Canada Unemployment Rate (1991-2022)
External Regressor : Inflation Rate
Obtained from World Bank Open Data
# load packages
library(readr)
library(ggplot2)
library(forecast)
library(ggfortify)
# import dataset
df <- read_csv("/Users/laykhoonyu/Documents/MSAA_AE/predictive_analytics/week_4/CND_INF_UNEMP.csv")
# generate summary of dataset
summary(df)
## Date Inflation Unemployment
## Min. :1991-01-01 Min. :0.1656 Min. : 5.280
## 1st Qu.:1998-10-07 1st Qu.:1.5093 1st Qu.: 6.812
## Median :2006-07-14 Median :1.8859 Median : 7.460
## Mean :2006-07-14 Mean :2.0842 Mean : 7.805
## 3rd Qu.:2014-04-19 3rd Qu.:2.2937 3rd Qu.: 8.620
## Max. :2022-01-24 Max. :6.8028 Max. :11.380
# Convert Date variable to Date format
df$Date <- as.Date(df$Date, format = "%Y/%d/%m")
# Convert dataset to time series
ts_data <- ts(df, start = c(1991-01-01), frequency = 1)
# plot time series of inflation and unemployment
autoplot(ts_data[,2:3], facets=TRUE) +
xlab("Year") + ylab("") +
ggtitle("Yearly Inflation and Unemployment Rate in Canada")
# Create the training and test datasets
train_data <- window(ts_data, end = c(2011, 01))
test_data <- window(ts_data, start = c(2012, 01))
# build ARIMA model with inflation as external regressor
fit_arima <- auto.arima(train_data[,3], xreg = train_data[,2])

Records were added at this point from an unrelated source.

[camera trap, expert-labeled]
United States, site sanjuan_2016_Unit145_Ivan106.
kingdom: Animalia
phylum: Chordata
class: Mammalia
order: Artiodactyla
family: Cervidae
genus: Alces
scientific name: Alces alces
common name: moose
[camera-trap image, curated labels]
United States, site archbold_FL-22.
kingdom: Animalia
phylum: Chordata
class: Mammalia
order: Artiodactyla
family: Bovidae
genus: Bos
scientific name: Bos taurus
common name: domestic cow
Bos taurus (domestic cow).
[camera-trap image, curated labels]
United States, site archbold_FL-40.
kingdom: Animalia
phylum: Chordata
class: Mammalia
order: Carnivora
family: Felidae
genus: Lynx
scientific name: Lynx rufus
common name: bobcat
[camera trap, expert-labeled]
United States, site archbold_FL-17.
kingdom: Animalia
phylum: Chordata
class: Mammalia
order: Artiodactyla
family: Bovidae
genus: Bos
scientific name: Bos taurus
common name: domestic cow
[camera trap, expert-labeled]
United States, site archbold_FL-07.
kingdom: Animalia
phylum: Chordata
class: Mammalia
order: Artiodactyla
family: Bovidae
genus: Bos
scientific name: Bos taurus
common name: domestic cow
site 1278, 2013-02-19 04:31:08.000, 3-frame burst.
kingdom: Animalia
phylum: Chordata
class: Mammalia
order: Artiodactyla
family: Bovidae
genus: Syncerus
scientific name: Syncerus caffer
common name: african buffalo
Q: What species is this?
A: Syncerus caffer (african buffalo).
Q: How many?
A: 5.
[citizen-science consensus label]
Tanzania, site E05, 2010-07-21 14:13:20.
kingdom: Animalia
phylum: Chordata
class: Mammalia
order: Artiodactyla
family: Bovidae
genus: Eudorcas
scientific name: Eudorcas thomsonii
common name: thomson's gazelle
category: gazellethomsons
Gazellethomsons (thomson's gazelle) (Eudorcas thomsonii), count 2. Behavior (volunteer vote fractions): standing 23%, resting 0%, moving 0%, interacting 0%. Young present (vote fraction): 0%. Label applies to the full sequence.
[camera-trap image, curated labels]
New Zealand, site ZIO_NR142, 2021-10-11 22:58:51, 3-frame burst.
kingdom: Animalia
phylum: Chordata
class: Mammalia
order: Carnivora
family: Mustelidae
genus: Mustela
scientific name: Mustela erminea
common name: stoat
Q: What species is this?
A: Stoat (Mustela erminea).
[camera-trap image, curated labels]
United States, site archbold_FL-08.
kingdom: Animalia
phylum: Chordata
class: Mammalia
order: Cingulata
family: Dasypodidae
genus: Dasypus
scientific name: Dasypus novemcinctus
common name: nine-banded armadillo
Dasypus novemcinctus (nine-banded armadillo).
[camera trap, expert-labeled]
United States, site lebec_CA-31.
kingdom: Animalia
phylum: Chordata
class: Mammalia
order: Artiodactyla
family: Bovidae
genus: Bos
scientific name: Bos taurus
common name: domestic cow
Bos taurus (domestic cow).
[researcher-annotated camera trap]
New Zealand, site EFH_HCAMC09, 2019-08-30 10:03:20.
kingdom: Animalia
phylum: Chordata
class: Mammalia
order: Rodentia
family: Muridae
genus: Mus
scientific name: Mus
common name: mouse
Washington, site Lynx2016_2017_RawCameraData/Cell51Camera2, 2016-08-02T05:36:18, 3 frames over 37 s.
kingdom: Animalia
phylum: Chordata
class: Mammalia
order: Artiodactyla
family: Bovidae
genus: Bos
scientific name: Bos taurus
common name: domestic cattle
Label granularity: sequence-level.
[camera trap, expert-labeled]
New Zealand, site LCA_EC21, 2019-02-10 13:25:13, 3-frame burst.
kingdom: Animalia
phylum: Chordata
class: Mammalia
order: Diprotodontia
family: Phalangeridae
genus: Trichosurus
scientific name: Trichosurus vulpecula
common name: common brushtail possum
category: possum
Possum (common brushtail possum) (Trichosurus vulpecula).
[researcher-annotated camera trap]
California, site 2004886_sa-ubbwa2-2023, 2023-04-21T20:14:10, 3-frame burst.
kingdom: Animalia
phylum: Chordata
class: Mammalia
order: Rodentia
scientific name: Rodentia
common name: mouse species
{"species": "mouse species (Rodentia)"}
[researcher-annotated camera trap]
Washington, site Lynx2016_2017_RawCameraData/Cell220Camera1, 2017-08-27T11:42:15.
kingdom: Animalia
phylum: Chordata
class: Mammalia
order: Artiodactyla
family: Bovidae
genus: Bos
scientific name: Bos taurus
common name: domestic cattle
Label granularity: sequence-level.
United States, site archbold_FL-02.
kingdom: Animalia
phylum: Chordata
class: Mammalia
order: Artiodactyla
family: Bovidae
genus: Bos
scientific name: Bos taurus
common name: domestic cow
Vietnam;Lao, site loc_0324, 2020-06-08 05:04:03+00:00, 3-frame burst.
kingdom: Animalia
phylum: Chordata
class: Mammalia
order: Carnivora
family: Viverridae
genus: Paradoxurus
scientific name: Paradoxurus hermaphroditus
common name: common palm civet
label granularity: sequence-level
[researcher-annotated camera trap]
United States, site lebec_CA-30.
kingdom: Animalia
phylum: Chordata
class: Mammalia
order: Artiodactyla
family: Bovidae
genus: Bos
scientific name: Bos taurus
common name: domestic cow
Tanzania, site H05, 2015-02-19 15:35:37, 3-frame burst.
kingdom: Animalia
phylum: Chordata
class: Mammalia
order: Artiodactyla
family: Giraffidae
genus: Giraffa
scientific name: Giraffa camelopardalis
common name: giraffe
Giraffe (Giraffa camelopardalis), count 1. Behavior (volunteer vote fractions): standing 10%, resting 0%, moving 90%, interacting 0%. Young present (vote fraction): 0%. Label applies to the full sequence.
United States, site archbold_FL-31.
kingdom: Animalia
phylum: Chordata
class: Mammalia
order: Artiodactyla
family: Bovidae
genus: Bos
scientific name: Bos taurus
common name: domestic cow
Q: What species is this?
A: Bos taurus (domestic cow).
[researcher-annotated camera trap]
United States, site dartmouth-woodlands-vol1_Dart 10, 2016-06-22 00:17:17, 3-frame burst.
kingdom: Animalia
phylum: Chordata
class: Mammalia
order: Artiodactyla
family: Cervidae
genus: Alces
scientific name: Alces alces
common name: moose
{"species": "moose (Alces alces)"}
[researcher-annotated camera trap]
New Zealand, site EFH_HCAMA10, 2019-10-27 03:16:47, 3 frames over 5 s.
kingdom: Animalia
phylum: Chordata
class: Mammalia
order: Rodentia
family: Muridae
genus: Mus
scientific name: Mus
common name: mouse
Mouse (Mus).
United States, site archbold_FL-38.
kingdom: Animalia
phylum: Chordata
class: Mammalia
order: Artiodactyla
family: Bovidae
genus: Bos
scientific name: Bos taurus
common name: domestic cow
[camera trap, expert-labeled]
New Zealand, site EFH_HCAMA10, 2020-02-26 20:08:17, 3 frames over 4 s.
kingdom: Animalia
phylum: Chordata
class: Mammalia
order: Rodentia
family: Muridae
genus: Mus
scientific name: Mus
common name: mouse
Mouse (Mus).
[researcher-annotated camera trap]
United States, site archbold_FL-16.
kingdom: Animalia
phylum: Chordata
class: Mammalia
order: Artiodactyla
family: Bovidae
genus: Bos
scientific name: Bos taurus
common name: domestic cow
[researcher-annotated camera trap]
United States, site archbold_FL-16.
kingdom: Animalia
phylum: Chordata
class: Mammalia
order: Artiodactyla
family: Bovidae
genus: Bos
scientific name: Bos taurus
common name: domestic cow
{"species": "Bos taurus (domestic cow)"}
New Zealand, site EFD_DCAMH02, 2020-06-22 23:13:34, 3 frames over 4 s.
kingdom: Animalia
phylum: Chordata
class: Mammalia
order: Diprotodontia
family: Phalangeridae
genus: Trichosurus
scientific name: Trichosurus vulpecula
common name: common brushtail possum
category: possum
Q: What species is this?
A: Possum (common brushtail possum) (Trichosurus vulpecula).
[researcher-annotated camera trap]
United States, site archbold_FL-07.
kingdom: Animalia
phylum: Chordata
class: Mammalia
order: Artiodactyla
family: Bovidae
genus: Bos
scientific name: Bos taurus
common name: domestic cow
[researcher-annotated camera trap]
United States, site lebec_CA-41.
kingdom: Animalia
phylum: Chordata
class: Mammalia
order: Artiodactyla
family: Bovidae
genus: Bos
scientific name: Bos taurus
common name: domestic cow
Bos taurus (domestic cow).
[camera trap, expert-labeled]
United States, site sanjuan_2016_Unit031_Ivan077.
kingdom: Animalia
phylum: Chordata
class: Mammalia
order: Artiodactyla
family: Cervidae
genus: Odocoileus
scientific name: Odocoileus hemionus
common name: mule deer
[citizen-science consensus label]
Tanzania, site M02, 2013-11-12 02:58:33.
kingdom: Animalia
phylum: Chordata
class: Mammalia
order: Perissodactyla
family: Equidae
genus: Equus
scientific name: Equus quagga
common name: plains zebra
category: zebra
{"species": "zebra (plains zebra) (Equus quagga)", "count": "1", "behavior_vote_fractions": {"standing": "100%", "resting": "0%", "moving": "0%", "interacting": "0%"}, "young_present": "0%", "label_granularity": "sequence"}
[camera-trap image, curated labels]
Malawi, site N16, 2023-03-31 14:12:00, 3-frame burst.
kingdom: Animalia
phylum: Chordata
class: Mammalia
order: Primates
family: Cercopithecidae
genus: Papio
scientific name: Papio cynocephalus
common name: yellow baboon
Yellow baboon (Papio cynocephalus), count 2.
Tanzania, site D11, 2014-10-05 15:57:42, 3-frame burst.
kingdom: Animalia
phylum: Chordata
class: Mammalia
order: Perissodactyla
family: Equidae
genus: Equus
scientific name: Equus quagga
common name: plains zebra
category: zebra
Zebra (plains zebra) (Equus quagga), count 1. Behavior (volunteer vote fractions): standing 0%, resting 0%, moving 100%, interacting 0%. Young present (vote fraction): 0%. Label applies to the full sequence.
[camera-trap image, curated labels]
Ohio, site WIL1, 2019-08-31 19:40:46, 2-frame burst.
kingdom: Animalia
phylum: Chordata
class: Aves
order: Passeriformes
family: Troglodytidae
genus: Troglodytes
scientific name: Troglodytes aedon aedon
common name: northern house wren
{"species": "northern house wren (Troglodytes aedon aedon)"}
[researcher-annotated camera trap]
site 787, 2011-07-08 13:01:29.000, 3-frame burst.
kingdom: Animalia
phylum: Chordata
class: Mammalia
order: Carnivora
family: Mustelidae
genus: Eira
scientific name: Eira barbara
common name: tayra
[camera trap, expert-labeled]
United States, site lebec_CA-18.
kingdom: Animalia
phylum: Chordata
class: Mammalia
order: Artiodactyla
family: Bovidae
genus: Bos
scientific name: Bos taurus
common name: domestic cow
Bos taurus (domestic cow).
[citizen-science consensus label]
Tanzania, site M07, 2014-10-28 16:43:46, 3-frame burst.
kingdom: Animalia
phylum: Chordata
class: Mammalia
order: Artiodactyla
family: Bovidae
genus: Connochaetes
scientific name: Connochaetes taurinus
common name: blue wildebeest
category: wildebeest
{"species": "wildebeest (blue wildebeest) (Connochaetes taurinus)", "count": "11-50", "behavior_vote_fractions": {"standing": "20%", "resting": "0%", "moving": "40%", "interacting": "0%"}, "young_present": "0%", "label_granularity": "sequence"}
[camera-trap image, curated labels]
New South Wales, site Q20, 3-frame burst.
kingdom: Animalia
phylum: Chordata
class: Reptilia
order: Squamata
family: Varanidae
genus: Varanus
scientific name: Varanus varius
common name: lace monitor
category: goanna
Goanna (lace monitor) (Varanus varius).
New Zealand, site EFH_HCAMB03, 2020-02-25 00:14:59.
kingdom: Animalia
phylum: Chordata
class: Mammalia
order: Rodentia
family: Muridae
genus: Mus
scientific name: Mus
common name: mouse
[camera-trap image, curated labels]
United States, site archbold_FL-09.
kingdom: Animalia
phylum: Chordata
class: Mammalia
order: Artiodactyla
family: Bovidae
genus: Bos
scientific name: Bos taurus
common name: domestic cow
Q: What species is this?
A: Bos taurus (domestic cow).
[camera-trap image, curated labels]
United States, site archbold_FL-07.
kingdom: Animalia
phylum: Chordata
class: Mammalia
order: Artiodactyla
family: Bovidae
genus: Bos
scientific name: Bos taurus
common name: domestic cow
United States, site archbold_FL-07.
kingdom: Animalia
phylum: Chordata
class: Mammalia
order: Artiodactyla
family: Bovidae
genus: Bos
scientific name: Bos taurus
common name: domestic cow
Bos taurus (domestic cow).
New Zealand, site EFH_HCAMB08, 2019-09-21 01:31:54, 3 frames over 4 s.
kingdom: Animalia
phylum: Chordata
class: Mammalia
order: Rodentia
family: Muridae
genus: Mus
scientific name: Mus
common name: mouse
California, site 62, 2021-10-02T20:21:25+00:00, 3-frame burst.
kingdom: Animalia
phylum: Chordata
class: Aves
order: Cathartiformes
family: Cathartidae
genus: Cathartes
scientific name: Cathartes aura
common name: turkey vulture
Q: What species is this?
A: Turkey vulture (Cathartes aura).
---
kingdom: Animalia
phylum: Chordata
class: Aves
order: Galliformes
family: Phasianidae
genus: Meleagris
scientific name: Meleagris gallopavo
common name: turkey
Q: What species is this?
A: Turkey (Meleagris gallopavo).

# generate summary of ARIMA model
summary(fit_arima)
## Series: train_data[, 3]
## Regression with ARIMA(0,1,0) errors
##
## Coefficients:
## xreg
## -0.2544
## s.e. 0.0999
##
## sigma^2 = 0.3947: log likelihood = -20.48
## AIC=44.96 AICc=45.59 BIC=47.14
##
## Training set error measures:
## ME RMSE MAE MPE MAPE MASE
## Training set -0.1896008 0.6003182 0.4474376 -2.399285 5.544001 0.8327941
## ACF1
## Training set 0.2342905
# recover and plot estimates for regression and ARIMA error
cbind("Regression Errors" = residuals(fit_arima, type="regression"),
"ARIMA errors" = residuals(fit_arima, type="innovation")) %>%
autoplot(facets=TRUE)
checkresiduals(fit_arima)
##
## Ljung-Box test
##
## data: Residuals from Regression with ARIMA(0,1,0) errors
## Q* = 4.1446, df = 5, p-value = 0.5288
##
## Model df: 0. Total lags used: 5
arima_forecast <- forecast(fit_arima, xreg = test_data[,2], h = 9)
autoplot(arima_forecast)
# build ARIMA model
fit_basic_arima <- auto.arima(train_data[,3])
summary(fit_basic_arima)
## Series: train_data[, 3]
## ARIMA(0,1,0)
##
## sigma^2 = 0.4879: log likelihood = -23.32
## AIC=48.64 AICc=48.84 BIC=49.73
##
## Training set error measures:
## ME RMSE MAE MPE MAPE MASE
## Training set -0.1378122 0.6831292 0.5143617 -1.950286 6.273343 0.9573569
## ACF1
## Training set 0.1950374
checkresiduals(fit_basic_arima)
##
## Ljung-Box test
##
## data: Residuals from ARIMA(0,1,0)
## Q* = 3.593, df = 5, p-value = 0.6094
##
## Model df: 0. Total lags used: 5
basic_arima_forecast <- forecast(fit_basic_arima, h = 9)
autoplot(basic_arima_forecast)
# build ets model
fit_ets <- ets(train_data[, 3])
# generate summary of ETS model
summary(fit_ets)
## ETS(A,N,N)
##
## Call:
## ets(y = train_data[, 3])
##
## Smoothing parameters:
## alpha = 0.9999
##
## Initial states:
## l = 10.3212
##
## sigma: 0.7149
##
## AIC AICc BIC
## 60.58790 61.85106 63.99439
##
## Training set error measures:
## ME RMSE MAE MPE MAPE MASE
## Training set -0.1383258 0.6831413 0.5139729 -1.955337 6.269605 0.9566331
## ACF1
## Training set 0.1940272
ets_forecast <- forecast(fit_ets, h = 9)
autoplot(ets_forecast)
# build plot to compare forecast between all models
autoplot(train_data[, 3]) +
autolayer(ets_forecast,
series="ETS", PI=FALSE) +
autolayer(arima_forecast,
series="ARIMA w External Regressor", PI=FALSE) +
autolayer(basic_arima_forecast,
series="Basic ARIMA", PI=FALSE) +
autolayer(test_data[, 3],
series = "Actual") +
ggtitle("Comparison between Forecasts for Canada's Unemployment Rate") +
xlab("Year") + ylab("Unemployment") +
guides(colour=guide_legend(title="Forecast"))
Visually, the ARIMA model with external regressor does a better job than the ETS model and basic ARIMA model at capturing the patterns of the time series. Even though it is not exactly the same as the actual data, it peaks and drops at approximately the same time. In terms of MAE and RMSE, the ARIMA model with external regressor also has lower values which indicates better model performance. Lastly, the ARIMA model also has lower AIC and BIC values which indicates better-fitting models. For these reasons, the ARIMA model with external regressor is the better model for this data set.